The use of the resin fine powder is not limited, and it can be used, for example, as a FRP modifier, wax, putty material, cosmetics, and clay for teaching materials.

It should be noted that reference numerals are added to the claims for convenience of comparison with the drawings, but the present invention is not limited to the structures of the accompanying drawings by the entry.

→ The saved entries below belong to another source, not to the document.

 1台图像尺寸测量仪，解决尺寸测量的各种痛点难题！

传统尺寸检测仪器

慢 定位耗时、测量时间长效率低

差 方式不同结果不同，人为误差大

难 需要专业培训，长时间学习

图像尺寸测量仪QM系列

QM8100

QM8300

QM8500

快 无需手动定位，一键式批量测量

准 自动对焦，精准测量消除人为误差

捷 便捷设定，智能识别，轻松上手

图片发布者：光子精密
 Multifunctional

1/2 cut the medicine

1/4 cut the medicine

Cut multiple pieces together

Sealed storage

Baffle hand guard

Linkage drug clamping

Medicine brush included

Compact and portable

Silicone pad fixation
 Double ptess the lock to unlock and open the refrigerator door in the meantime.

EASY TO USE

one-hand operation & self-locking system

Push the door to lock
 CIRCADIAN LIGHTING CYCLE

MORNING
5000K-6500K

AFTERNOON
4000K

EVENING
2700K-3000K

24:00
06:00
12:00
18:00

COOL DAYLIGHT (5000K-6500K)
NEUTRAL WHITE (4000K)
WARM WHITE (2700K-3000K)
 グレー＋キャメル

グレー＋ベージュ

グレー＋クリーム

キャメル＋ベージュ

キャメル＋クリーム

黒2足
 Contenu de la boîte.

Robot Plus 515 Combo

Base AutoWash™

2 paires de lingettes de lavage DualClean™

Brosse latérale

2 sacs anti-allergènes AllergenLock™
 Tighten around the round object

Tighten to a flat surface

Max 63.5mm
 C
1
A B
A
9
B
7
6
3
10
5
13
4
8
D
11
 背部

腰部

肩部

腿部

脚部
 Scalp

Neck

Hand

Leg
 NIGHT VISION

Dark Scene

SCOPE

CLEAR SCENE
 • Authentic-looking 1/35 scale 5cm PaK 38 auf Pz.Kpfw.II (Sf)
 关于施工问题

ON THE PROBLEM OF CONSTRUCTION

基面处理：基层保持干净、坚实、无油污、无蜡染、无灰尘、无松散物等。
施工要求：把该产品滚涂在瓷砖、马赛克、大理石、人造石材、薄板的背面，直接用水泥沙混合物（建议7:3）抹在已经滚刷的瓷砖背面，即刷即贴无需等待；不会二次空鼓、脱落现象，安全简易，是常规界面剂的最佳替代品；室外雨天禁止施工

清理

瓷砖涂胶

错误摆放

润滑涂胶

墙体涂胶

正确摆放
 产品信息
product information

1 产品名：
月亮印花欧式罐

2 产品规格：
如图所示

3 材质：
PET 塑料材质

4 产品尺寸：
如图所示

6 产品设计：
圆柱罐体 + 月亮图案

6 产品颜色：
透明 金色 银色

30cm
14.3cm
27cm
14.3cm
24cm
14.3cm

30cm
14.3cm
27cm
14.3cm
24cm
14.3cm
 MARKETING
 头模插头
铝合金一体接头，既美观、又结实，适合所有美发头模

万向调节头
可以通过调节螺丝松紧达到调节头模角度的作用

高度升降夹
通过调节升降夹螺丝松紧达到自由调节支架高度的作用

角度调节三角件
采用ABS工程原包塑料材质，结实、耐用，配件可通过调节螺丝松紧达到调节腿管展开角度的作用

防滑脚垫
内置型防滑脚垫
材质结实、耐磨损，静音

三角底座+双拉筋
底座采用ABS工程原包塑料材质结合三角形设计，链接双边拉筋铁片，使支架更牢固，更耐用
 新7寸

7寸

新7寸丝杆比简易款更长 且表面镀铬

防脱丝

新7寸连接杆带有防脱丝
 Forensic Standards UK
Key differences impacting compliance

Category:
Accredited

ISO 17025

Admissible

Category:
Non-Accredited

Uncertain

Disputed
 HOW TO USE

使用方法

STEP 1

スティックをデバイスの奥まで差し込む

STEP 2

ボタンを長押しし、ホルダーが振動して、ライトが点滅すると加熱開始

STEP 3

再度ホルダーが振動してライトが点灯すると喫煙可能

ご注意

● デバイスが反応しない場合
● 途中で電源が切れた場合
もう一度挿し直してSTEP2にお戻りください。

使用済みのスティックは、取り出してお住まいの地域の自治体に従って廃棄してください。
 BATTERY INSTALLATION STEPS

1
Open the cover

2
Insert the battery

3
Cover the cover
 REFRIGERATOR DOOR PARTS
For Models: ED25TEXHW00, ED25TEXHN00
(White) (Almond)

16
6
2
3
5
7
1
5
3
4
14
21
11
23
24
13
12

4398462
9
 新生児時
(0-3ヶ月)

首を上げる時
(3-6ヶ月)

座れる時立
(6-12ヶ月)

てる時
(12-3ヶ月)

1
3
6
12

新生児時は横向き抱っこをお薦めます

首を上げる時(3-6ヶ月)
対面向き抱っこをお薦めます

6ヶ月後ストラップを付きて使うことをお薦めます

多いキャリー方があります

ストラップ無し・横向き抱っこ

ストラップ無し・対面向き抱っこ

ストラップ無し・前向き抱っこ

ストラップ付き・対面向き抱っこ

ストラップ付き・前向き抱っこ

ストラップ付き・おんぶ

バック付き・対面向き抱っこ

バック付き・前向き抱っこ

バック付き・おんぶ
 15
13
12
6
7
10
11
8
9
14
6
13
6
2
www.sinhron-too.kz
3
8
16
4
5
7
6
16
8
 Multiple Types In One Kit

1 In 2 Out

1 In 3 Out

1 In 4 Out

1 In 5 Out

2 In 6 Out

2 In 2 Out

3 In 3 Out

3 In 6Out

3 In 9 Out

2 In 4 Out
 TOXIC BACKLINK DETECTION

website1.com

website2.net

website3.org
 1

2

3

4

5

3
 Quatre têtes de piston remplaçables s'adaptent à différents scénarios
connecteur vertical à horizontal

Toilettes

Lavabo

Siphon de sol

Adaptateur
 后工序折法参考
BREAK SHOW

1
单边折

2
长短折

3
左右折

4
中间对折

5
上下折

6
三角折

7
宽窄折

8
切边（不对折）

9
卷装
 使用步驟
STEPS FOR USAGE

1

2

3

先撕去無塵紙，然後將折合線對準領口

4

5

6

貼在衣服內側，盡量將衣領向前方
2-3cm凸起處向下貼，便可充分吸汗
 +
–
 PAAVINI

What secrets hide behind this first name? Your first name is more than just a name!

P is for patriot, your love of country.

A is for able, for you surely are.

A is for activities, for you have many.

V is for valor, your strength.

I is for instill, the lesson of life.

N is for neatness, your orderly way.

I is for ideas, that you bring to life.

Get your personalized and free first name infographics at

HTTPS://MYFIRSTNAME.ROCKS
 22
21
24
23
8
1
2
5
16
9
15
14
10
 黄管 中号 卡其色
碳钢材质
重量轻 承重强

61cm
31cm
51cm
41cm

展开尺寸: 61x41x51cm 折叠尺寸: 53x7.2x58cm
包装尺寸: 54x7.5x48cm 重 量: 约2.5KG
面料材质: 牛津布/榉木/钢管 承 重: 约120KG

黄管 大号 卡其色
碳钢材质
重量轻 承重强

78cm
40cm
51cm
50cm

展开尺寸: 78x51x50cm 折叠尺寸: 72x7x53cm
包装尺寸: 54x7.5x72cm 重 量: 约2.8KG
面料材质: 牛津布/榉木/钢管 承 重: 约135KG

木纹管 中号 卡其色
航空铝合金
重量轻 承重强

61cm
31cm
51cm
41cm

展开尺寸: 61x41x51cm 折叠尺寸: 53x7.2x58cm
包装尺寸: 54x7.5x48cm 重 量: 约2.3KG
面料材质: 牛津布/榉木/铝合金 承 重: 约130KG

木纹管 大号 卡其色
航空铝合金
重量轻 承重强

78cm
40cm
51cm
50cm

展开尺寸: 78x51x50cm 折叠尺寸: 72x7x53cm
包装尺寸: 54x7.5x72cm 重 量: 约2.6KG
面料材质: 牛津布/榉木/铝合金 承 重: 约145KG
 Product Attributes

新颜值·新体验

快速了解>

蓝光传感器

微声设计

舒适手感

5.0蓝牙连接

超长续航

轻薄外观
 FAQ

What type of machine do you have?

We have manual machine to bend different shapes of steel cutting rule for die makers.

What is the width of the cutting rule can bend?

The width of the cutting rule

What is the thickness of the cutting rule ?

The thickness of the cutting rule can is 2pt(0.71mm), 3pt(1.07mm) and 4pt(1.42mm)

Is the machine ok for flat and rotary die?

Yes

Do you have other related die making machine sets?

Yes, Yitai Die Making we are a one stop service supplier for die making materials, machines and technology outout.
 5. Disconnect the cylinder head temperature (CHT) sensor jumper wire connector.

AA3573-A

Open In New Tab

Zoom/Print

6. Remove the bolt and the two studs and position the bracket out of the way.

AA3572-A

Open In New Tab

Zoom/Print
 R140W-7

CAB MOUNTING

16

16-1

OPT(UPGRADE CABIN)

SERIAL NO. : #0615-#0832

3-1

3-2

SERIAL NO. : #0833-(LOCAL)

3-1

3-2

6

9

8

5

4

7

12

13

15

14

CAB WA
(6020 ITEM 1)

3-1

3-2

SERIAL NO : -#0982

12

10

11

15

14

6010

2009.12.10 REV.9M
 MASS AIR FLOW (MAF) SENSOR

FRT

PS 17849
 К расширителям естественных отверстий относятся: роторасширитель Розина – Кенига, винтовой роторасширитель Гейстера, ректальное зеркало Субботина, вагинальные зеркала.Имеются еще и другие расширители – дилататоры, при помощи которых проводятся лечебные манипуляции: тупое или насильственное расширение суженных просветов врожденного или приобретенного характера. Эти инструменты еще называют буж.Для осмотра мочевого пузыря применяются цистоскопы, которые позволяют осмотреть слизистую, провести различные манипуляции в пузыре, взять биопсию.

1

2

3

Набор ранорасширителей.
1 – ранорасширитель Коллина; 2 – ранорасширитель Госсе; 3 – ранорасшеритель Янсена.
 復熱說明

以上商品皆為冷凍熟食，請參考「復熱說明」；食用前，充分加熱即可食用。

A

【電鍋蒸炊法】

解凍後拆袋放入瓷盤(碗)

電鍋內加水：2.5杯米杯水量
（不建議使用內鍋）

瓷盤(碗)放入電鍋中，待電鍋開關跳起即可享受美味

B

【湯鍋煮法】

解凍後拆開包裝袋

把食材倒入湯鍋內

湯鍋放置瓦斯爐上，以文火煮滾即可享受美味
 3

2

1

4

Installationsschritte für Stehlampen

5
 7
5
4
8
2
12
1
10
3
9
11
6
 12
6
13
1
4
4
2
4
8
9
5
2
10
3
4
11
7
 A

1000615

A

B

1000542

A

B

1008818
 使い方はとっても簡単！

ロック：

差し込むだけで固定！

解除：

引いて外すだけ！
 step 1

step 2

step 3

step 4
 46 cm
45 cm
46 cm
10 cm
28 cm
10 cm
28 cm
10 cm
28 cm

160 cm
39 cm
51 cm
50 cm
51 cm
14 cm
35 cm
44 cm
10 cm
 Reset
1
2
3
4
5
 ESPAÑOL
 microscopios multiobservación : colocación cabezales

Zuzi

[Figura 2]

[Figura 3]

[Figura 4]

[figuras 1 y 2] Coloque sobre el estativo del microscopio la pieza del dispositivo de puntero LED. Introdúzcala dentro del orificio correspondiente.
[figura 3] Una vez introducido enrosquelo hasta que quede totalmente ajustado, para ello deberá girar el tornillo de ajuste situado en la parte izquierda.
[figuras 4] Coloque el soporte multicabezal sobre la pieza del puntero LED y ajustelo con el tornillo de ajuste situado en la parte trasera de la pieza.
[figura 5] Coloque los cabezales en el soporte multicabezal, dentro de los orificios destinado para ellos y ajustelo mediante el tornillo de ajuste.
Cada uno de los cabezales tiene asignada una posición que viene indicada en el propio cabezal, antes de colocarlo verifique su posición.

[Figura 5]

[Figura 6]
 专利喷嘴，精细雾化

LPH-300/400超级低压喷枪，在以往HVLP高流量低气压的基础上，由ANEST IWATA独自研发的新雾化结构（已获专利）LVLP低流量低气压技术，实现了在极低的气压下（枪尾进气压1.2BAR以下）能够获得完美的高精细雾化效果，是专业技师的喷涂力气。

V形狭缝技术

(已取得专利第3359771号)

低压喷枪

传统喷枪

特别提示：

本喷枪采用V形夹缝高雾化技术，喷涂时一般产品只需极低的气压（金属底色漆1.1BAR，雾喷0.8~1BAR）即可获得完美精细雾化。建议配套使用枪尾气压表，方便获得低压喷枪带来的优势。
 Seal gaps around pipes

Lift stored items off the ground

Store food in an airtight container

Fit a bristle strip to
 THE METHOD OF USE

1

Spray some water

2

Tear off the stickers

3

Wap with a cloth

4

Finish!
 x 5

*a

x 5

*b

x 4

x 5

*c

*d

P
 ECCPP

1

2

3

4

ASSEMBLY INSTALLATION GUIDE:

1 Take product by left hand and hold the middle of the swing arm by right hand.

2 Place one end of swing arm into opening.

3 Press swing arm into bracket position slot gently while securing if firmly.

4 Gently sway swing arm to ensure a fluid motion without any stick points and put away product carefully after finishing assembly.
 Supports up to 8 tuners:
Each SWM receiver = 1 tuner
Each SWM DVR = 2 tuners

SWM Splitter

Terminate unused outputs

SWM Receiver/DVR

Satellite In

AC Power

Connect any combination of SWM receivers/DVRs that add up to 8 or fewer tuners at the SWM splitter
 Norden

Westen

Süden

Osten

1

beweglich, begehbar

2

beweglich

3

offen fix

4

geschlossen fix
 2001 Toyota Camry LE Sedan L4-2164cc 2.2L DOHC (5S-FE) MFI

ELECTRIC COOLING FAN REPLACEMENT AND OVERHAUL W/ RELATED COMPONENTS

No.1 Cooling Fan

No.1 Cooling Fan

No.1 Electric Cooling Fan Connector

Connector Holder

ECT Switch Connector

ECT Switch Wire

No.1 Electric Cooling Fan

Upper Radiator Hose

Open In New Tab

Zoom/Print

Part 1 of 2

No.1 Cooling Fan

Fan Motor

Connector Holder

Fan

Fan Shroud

[Brief description of drawings]

FIG. 1 is a flow sheet of the method of the present invention, FIG. 2 is a conceptual diagram of an apparatus used in the present invention and a conventional example, and FIG. 3 is a conceptual diagram of an apparatus used in a conventional example. (1) …… Container, (8) …… Lifting and conveying screw,
(9,10,14) …… Heating means, (9,10,15) …… Cooling means,
(13) …… Vacuum pump, (P) …… Centered vertically.

 ─────────────────────────────────────────────────── ─── Continuation of front page (56) References Japanese Patent Publication Sho 61-12933 (JP, B2)

Claims (1)

[Claims] 1. A resin raw material is heated and stirred in a solvent to dissolve it,
A resin fine powder manufacturing method in which the resin solution obtained by the dissolution is cooled while stirring, and the resin slurry obtained by the cooling is vacuum dried while being stirred, and all the steps of the dissolution, cooling and vacuum drying are performed by the same apparatus. As a device, a lifting / conveying screw (8) tilting with respect to the vertical center (P) of the closed container (1) is rotatably driven around the vertical center (P). A method for producing fine resin powder, wherein the container (1) is provided with heating means (9,10,14) and cooling means (9,10,15) and a vacuum pump (13) is connected.